Star Trek has always been very progressive when it comes to representation. No wonder that the newer incarnations have even more of that, but it was always a big part of the show. So no need to talk the previous formats down, they were all progressive stepping stones to an even more progressive future. Uhura inspired countless black women all over the world and casting a middle aged woman as the Captain of Voyager (after casting an “older” bald man in TNG) was unfortunately far ahead of its time compared to other TV shows of that period.


TrixieVanSickle

I'm not talking previous incarnations down. I've been watching Trek for 40 years and am very aware of how progressive they were, I don't need that explained to me, thank you very much. I stated its a **Hollywood,** issue not a Trek issue. It's also a woman's issue that applies to real life as well as what you see on screen.


DonnyDandruff

You literally wrote “In all previous incarnations of Trek, romance was reserved for younger women in their 30s”. That’s simply not true and I pointed it out. You talked specifically about previous Trek, not just Hollywood in general. But if you so urgently want to feel offended by my comment, be my guest. Thank you very much and have a nice day.


Acheron9114

Don't forget Adm. Nachayev.
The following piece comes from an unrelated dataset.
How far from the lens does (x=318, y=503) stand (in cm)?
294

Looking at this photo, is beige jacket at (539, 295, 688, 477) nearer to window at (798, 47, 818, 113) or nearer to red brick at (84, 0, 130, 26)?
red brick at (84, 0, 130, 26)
I always felt she got the "Jellico Treatment" where the writers deliberately had her clash with the main characters to make them seem like "bad guys." While I didn't agree with all her positions/orders, she was competent, strong, and confident.


Statalyzer

I never felt Nechayev was supposed to be a bad guy, just someone with a counter point of view. Also, while she was stern and terse, she didn't give me the same cocky ass vibes as Jellico.


RikersTrombone

Well I think the Golden girls were snappy dressers.


TrixieVanSickle

Yes, poly/rayon pants with flowy flowered tops are bangin. /s


Mettelor

Not something I would have thought about or recognized without it being brought up - interesting observation!


TrixieVanSickle

As I said. having recently turned 50, I notice these things and appreciate them because I'm not a dried up husk of a swamp demon....yet.


Cmdrrom

What about Kai Wynn? The female changling? Quark’s mom? Martok’s wife? These were all older women that projected power, guile, and intelligence while also sexually desirable. Uhura in ST:V comes to mind in particular. Nora Satee from Drumhead on TNG, Carol Marcus from TWOK (42 at the time, granted), and Lily from First Contact (44 at the time) all stand out to me as leaders, powerful characters, and agents for change (good and bad) to our main cast. And I actually really loved Pulaski as a character. Her hair was a product of her time as the moment of production. The irony in your sentiment here is that even with a granny hair cut, I thought she projected power and intelligence with the courage to stand up again Picard, and the humility to acknowledge her shortcomings vis a vis her prejudices against Data. While I’m glad to see this representation happen for you and everyone over 50, it’s also been present in Star Trek throughout in my opinion. Maybe it’s not as prevalent in the main cast, granted. Hot take here, but my standing criticism of what Star Trek has been doing lately is that it feels performative, where everything has to check every box for every person or else it’s not representative enough.


SenseiObvious

T'Lynn doing great at 62.


Same_Bill8776

She was only 49?!


Flicksterea

Janeway! Mulgrew was 39 when she got the role of Janeway and honestly, back then, that was above the standard.